Gelsenkirchen-Schalke-Nord. Das ehemals „Gelbe Haus“ und die blauweiße Fahrschule wurden zwangsversteigert. Der irre Preis wurde nie bezahlt. Stadt und Justiz sind machtlos.
Noch immer ein Schandfleck ist das ehemals „Gelbe Haus“, die Engelsburg, an der Schalker Meile. Sperrmüll steht öfter davor. Abgerissene Folienfetzen zeugen davon, dass das in weiten Teilen marode Eckgebäude zumindest einen Anstrich erhalten hat. Die blau-weiße Farbe, dünn und eher fleckig statt deckend aufgetragen, kann die Schäden an der Fassade kaum übertünchen. Eine richtige Sanierung sieht anders aus.
Zuschlag für Häuser an Schalker Meile für rund 1,4 Millionen Euro - Steigpreise nicht bezahlt - Mieten fließen
Aber nicht nur das. Nach WAZ-Recherchen können die neuen Eigentümer wohl in aller Ruhe für die Engelsburg und ein weiteres Gebäude an der Schalker Meile die Mieten kassieren, ohne jemals den kompletten Gesamtpreis der Häuser bezahlt zu haben. Stadt und Justiz sind die Hände gebunden.
Zuletzt wehrten sich die neuen Eigentümer der Engelsburg mit Rechtsmitteln gegen den von der Stadt im Frühjahr anberaumten Leerzug der noch von zwei Großfamilien bewohnten Hälfte. „Das Verfahren läuft noch immer“, wie Stadtsprecher Martin Schulmann jetzt erklärt. Am Ende weiterer Eskalationsstufen mit vergleichsweise niedrigen, dreistelligen Zwangsgeldern stünde die Zwangsräumung. Dazu müsste das Haus aber wie die andere Hälfte für unbewohnbar erklärt werden, Gefahr für Leib und Leben bestehen. Danach sieht es derzeit nicht aus, trotz regelmäßiger Kontrollen des Ordnungsdienstes oder des EU-Interventionsteams.
Kurzer Rückblick: Die Vermietungsgesellschaft BBS 1 UG hatte im Februar 2023 in einem spektakulären Bieterwettstreit mit der Gelsenkirchener Gemeinnützigen Wohnungsbaugesellschaft (GGW) den Zuschlag für das „Gelbe Haus“ in Höhe der Kurt-Schumacher-Straße 124 und 126 für insgesamt rund 750.000 Euro zugesprochen bekommen. Im Februar hatte die BBS 2 UG die erneut mitbietende GGW abermals ausgebootet und das Eckhaus an der Kurt-Schumacher-Straße 118 – ehemals Sitz der blau-weißen Fahrschule – für rund 631.000 Euro ersteigert. Geschäftsführer beider damals frisch aus der Taufe gehobenen Gesellschaften mit Sitz in Erkrath ist Sajad Soleymanmanesh. Zusammen mit zwei Mitgesellschaftern im Hintergrund führt er die Betriebe.
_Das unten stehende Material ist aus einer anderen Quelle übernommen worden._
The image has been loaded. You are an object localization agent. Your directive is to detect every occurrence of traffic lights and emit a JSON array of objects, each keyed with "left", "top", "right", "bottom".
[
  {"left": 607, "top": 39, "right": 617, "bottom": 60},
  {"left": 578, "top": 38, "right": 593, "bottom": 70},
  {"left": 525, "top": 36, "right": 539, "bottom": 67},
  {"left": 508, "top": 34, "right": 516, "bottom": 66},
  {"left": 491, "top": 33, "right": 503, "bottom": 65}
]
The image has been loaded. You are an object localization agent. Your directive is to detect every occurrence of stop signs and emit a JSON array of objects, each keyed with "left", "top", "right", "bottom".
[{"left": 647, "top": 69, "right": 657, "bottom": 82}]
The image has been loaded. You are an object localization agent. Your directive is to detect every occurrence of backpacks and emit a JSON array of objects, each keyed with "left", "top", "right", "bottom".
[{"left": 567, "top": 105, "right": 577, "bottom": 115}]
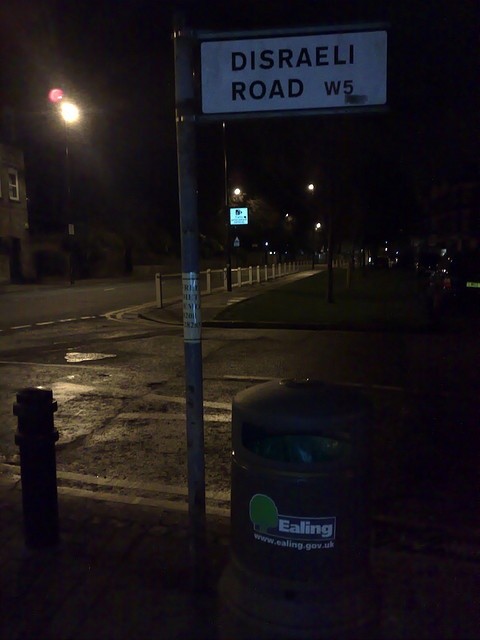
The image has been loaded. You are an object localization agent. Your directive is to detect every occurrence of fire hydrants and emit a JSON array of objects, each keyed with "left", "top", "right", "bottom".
[{"left": 9, "top": 385, "right": 74, "bottom": 526}]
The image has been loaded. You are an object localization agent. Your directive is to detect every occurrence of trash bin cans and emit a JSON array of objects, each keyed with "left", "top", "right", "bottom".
[{"left": 230, "top": 376, "right": 379, "bottom": 600}]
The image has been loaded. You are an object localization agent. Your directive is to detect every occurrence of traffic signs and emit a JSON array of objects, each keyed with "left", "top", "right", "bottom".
[{"left": 197, "top": 30, "right": 389, "bottom": 115}]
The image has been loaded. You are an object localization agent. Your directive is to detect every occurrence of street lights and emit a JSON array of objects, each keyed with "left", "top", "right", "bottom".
[{"left": 59, "top": 100, "right": 80, "bottom": 285}]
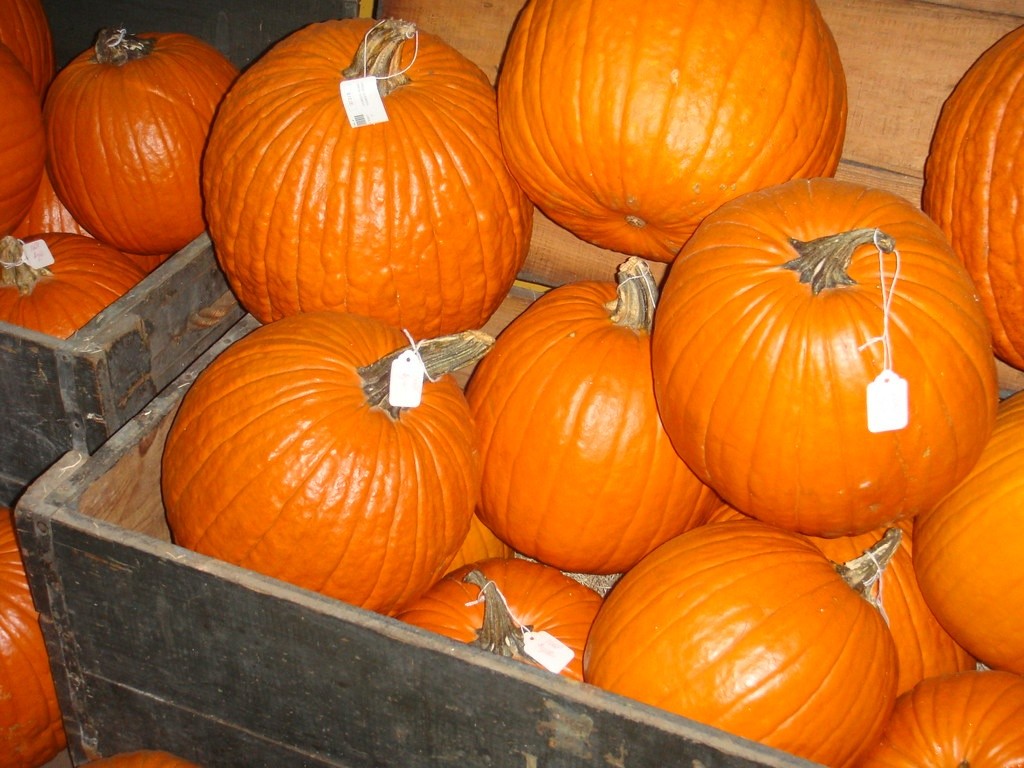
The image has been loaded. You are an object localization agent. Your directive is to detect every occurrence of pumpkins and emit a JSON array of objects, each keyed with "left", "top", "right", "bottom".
[{"left": 0, "top": 0, "right": 1024, "bottom": 768}]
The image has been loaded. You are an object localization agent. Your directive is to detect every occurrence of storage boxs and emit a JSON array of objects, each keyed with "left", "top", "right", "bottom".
[{"left": 0, "top": 0, "right": 1024, "bottom": 766}]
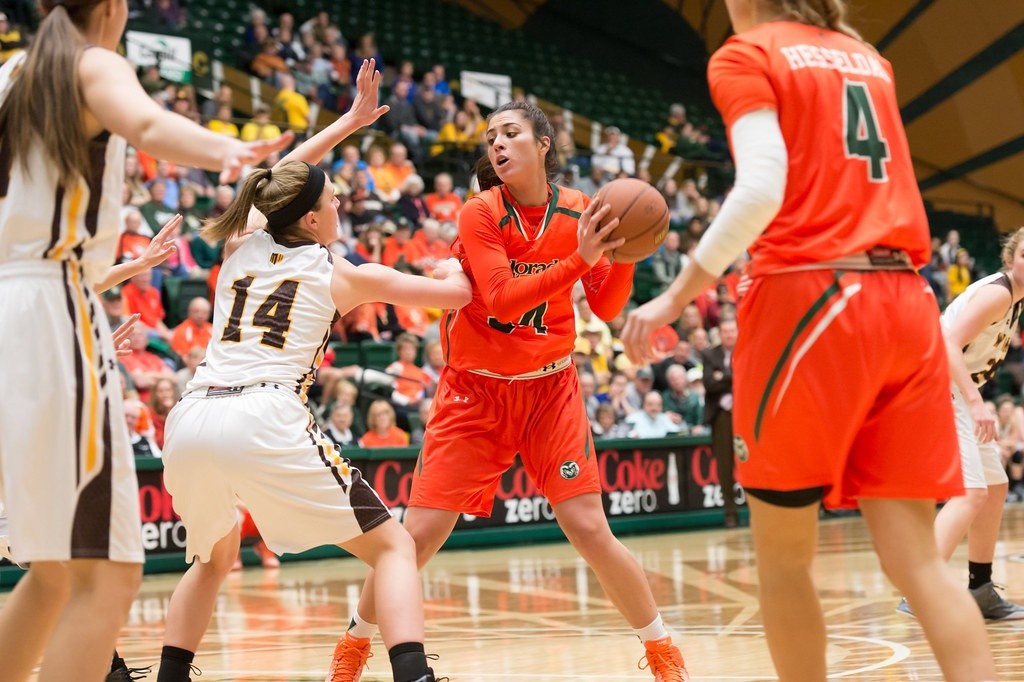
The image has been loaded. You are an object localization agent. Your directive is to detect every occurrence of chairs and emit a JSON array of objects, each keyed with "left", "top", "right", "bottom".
[{"left": 117, "top": 0, "right": 1024, "bottom": 443}]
Schalker Meile: Besitzer von Schrottimmobilien umgehen die Restzahlung - Gläubiger völlig untätig
Nach Justizangaben haben die neuen Eigentümer nach dem Zuschlag zwar sofort die jeweils fälligen zehn Prozent des Verkehrswertes bezahlt – den kompletten Steigpreis seien sie auch rund anderthalb Jahre nach bei den beiden Zwangsversteigerungen schuldig geblieben. „Der noch offene Differenzbetrag wurde daher als Zwangshypothek ins Grundbuch eingetragen“, erklärt Amtsgerichtsdirektor Mathias Kirsten. Das Problem: Solange kein Gläubiger Ansprüche geltend macht, verpufft die Möglichkeit einer neuerlichen Zwangsversteigerung zur bloßen Theorie. Und genau das sei hier der Fall, so Kirsten.
Städtische Mitarbeiter, die mit dieser Materie vertraut sind, befürworten daher eine deutliche Erhöhung des sofort fälligen Zahlbetrages bei Zwangsversteigerungen, um Geschäftemachern das Leben schwerer zu machen. Die Rede ist von „30 bis 50 Prozent“.
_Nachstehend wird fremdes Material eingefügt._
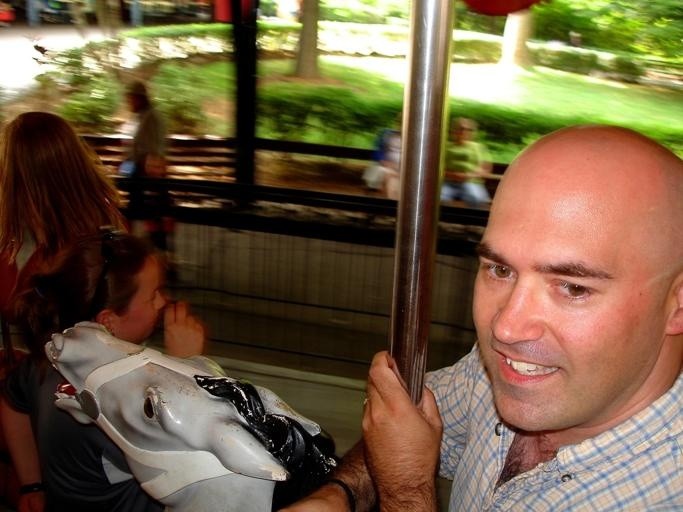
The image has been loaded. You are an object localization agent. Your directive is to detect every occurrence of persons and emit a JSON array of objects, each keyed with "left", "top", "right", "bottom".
[
  {"left": 439, "top": 112, "right": 491, "bottom": 205},
  {"left": 16, "top": 226, "right": 339, "bottom": 512},
  {"left": 362, "top": 129, "right": 400, "bottom": 201},
  {"left": 118, "top": 81, "right": 179, "bottom": 288},
  {"left": 0, "top": 111, "right": 131, "bottom": 512},
  {"left": 274, "top": 125, "right": 676, "bottom": 511}
]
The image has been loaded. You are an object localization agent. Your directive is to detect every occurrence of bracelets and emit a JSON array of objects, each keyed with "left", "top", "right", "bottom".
[{"left": 15, "top": 483, "right": 44, "bottom": 496}]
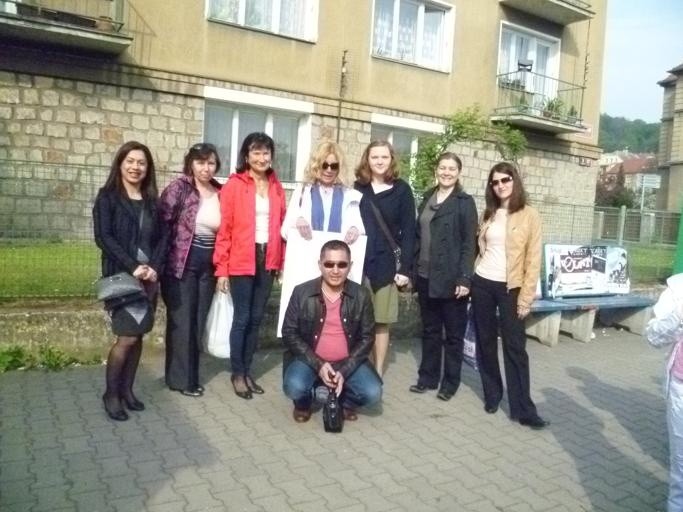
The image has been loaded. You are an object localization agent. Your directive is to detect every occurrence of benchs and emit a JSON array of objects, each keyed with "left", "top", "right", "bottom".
[{"left": 530, "top": 296, "right": 656, "bottom": 347}]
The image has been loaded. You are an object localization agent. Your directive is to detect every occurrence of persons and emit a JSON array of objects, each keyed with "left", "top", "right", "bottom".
[
  {"left": 470, "top": 162, "right": 548, "bottom": 430},
  {"left": 352, "top": 140, "right": 416, "bottom": 382},
  {"left": 282, "top": 241, "right": 383, "bottom": 422},
  {"left": 280, "top": 142, "right": 366, "bottom": 246},
  {"left": 211, "top": 132, "right": 287, "bottom": 401},
  {"left": 647, "top": 270, "right": 678, "bottom": 508},
  {"left": 90, "top": 140, "right": 166, "bottom": 422},
  {"left": 409, "top": 153, "right": 478, "bottom": 401},
  {"left": 160, "top": 143, "right": 224, "bottom": 398}
]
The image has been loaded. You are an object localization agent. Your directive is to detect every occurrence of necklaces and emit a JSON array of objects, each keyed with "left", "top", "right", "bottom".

- Gelsenkirchen: So dreist läuft das Geschäft mit Schrotthäusern
- Exklusiv: So will Regierung gegen Schrotthaus-Mafia vorgehen
Auch die Stadt hat so gut wie keine Handhabe mehr. Dass ein Haus wie die Engelsburg überhaupt unter den Hammer gekommen ist, lag einzig und allein daran, dass der Vorbesitzer fällige Grundbesitzabgaben in fünfstelliger Höhe über Jahre nicht bezahlt hat. Beim „Gelben Haus“ und im Fall der blau-weißen Fahrschule fließen nach WAZ-Informationen diese Gelder nun aber regelmäßig in die Kasse. Ergo ergibt sich für die Stadt nicht noch mal derselbe Grund, weitere Zwangsversteigerungen per Gerichtsbeschluss zu erwirken.
Vormals gehörte das „Gelbe Haus“ der in den Niederlanden ansässigen Global Foundation BV und zum anderen der Duisburger Immobilien Holding GmbH NRW – Kopf beider Unternehmungen ist David Thomas Willis. Und auch das Gebäude mit der Hausnummer 118 gehörte der Holding. Im März 2023 begann bei der Holding ein Insolvenzverfahren (64 IN 196/22). Anfragen zum Stand des Verfahrens und insbesondere zu den eingetragenen Restforderungen für die Engelsburg und das Fahrschulhaus, blieben vom Insolvenzverwalter unbeantwortet.